I take any opportunity I can to add chia seeds to my family’s meals. They have a very mild flavor and so can easily be sprinkled onto salads, sauces, oatmeal, cereal, quinoa dishes, and made into jams. How do you eat your chia seeds?
Notes about the recipe:
This is such a quick and easy recipe. I love to have this on hand for nut spread sandwiches. Making your own chia jams is one way to cut out some added sugar to your diet. If you have fresh berries, you can skip making jam all together and just smear some nut butter onto bread and top it off with fresh berries for a delicious PB and berry sandwich. Or in 5 minutes or less you can have your own chia jam. Frozen berries work really well, if not better, for this recipe. For this posting, I chose to use fresh berries, well because, they just look prettier for the pictures! If you use frozen berries, don’t add water. I have found that frozen organic blueberries or raspberries are perfect for making chia jams! Really, any fruit can be cooked to a reduction, so go wild!

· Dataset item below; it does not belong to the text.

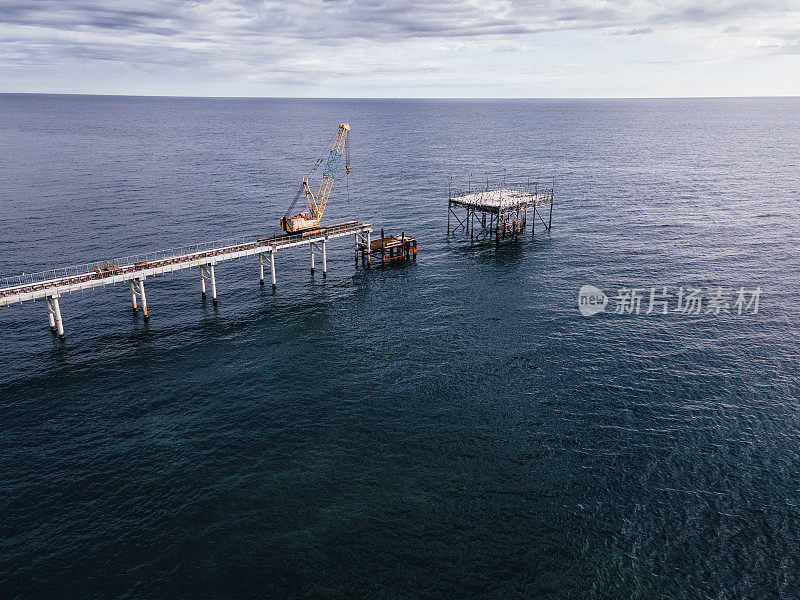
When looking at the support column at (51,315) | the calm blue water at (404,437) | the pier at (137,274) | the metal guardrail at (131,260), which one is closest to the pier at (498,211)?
the calm blue water at (404,437)

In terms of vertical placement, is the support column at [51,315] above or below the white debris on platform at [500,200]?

I can’t wait to hear which chia jams you create!
- 1 cup fresh or frozen raspberries
- 1 tablespoon chia seeds
- ¼ teaspoon lemon zest
- In a small saucepan, heat raspberries over medium-high heat.
- If using fresh raspberries, add 1 tablespoon water.
- As berries begin to cook, reduce heat to a simmer and mash berries.
- Cook to a slight reduction.
- Remove from heat.
- Stir in chia seeds and lemon zest.
- Store in an airtight container up to 1 week.